◆ PROBLEM
In this exercise, the data must be written out exactly.

_____

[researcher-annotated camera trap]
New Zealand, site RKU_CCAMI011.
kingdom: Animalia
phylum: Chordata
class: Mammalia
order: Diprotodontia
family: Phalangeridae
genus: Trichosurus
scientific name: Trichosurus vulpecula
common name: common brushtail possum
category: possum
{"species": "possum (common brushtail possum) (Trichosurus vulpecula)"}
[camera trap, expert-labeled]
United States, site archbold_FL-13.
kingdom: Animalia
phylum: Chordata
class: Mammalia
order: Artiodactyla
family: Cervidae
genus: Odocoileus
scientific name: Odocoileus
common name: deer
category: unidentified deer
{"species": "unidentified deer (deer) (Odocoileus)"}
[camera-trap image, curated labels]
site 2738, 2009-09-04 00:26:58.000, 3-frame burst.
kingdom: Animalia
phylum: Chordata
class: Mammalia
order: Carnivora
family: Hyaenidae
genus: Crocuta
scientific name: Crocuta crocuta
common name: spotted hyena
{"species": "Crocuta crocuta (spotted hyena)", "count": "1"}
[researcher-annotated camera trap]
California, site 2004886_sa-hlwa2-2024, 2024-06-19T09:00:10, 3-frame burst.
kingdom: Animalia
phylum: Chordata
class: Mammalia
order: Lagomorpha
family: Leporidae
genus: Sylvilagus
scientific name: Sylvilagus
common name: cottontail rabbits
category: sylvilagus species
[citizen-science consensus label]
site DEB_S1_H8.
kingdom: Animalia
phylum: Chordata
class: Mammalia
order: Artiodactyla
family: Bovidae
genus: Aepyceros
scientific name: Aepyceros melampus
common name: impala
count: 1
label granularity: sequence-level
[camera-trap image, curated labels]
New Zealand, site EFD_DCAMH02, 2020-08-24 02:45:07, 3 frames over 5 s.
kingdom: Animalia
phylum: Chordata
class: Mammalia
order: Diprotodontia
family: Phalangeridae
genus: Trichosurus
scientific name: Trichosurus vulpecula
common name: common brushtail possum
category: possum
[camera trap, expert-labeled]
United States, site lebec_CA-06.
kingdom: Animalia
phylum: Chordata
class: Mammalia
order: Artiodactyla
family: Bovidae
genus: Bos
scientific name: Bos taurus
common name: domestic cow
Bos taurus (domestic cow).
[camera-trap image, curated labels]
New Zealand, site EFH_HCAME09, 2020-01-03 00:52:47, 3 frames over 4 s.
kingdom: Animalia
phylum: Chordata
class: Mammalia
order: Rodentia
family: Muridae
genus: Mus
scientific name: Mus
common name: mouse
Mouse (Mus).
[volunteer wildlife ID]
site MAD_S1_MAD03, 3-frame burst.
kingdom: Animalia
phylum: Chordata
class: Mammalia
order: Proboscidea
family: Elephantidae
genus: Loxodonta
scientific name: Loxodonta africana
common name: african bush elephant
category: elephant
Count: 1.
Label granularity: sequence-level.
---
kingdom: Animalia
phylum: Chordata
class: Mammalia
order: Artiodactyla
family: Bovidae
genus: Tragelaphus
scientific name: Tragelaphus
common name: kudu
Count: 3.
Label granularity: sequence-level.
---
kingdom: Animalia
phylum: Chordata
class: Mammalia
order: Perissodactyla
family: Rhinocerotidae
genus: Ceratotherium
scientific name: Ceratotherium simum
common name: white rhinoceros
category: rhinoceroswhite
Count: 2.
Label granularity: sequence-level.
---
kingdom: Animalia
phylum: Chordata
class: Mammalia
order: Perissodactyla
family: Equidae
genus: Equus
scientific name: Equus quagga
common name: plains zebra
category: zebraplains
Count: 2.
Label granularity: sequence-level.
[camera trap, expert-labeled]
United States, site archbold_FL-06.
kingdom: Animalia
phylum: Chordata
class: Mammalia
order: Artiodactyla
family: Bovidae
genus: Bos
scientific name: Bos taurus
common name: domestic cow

_____

◆ TASK RESULT
[researcher-annotated camera trap]
New Zealand, site RKU_CCAMI011.
kingdom: Animalia
phylum: Chordata
class: Mammalia
order: Diprotodontia
family: Phalangeridae
genus: Trichosurus
scientific name: Trichosurus vulpecula
common name: common brushtail possum
category: possum
{"species": "possum (common brushtail possum) (Trichosurus vulpecula)"}
[camera trap, expert-labeled]
United States, site archbold_FL-13.
kingdom: Animalia
phylum: Chordata
class: Mammalia
order: Artiodactyla
family: Cervidae
genus: Odocoileus
scientific name: Odocoileus
common name: deer
category: unidentified deer
{"species": "unidentified deer (deer) (Odocoileus)"}
[camera-trap image, curated labels]
site 2738, 2009-09-04 00:26:58.000, 3-frame burst.
kingdom: Animalia
phylum: Chordata
class: Mammalia
order: Carnivora
family: Hyaenidae
genus: Crocuta
scientific name: Crocuta crocuta
common name: spotted hyena
{"species": "Crocuta crocuta (spotted hyena)", "count": "1"}
[researcher-annotated camera trap]
California, site 2004886_sa-hlwa2-2024, 2024-06-19T09:00:10, 3-frame burst.
kingdom: Animalia
phylum: Chordata
class: Mammalia
order: Lagomorpha
family: Leporidae
genus: Sylvilagus
scientific name: Sylvilagus
common name: cottontail rabbits
category: sylvilagus species
[citizen-science consensus label]
site DEB_S1_H8.
kingdom: Animalia
phylum: Chordata
class: Mammalia
order: Artiodactyla
family: Bovidae
genus: Aepyceros
scientific name: Aepyceros melampus
common name: impala
count: 1
label granularity: sequence-level
[camera-trap image, curated labels]
New Zealand, site EFD_DCAMH02, 2020-08-24 02:45:07, 3 frames over 5 s.
kingdom: Animalia
phylum: Chordata
class: Mammalia
order: Diprotodontia
family: Phalangeridae
genus: Trichosurus
scientific name: Trichosurus vulpecula
common name: common brushtail possum
category: possum
[camera trap, expert-labeled]
United States, site lebec_CA-06.
kingdom: Animalia
phylum: Chordata
class: Mammalia
order: Artiodactyla
family: Bovidae
genus: Bos
scientific name: Bos taurus
common name: domestic cow
Bos taurus (domestic cow).
[camera-trap image, curated labels]
New Zealand, site EFH_HCAME09, 2020-01-03 00:52:47, 3 frames over 4 s.
kingdom: Animalia
phylum: Chordata
class: Mammalia
order: Rodentia
family: Muridae
genus: Mus
scientific name: Mus
common name: mouse
Mouse (Mus).
[volunteer wildlife ID]
site MAD_S1_MAD03, 3-frame burst.
kingdom: Animalia
phylum: Chordata
class: Mammalia
order: Proboscidea
family: Elephantidae
genus: Loxodonta
scientific name: Loxodonta africana
common name: african bush elephant
category: elephant
Count: 1.
Label granularity: sequence-level.
---
kingdom: Animalia
phylum: Chordata
class: Mammalia
order: Artiodactyla
family: Bovidae
genus: Tragelaphus
scientific name: Tragelaphus
common name: kudu
Count: 3.
Label granularity: sequence-level.
---
kingdom: Animalia
phylum: Chordata
class: Mammalia
order: Perissodactyla
family: Rhinocerotidae
genus: Ceratotherium
scientific name: Ceratotherium simum
common name: white rhinoceros
category: rhinoceroswhite
Count: 2.
Label granularity: sequence-level.
---
kingdom: Animalia
phylum: Chordata
class: Mammalia
order: Perissodactyla
family: Equidae
genus: Equus
scientific name: Equus quagga
common name: plains zebra
category: zebraplains
Count: 2.
Label granularity: sequence-level.
[camera trap, expert-labeled]
United States, site archbold_FL-06.
kingdom: Animalia
phylum: Chordata
class: Mammalia
order: Artiodactyla
family: Bovidae
genus: Bos
scientific name: Bos taurus
common name: domestic cow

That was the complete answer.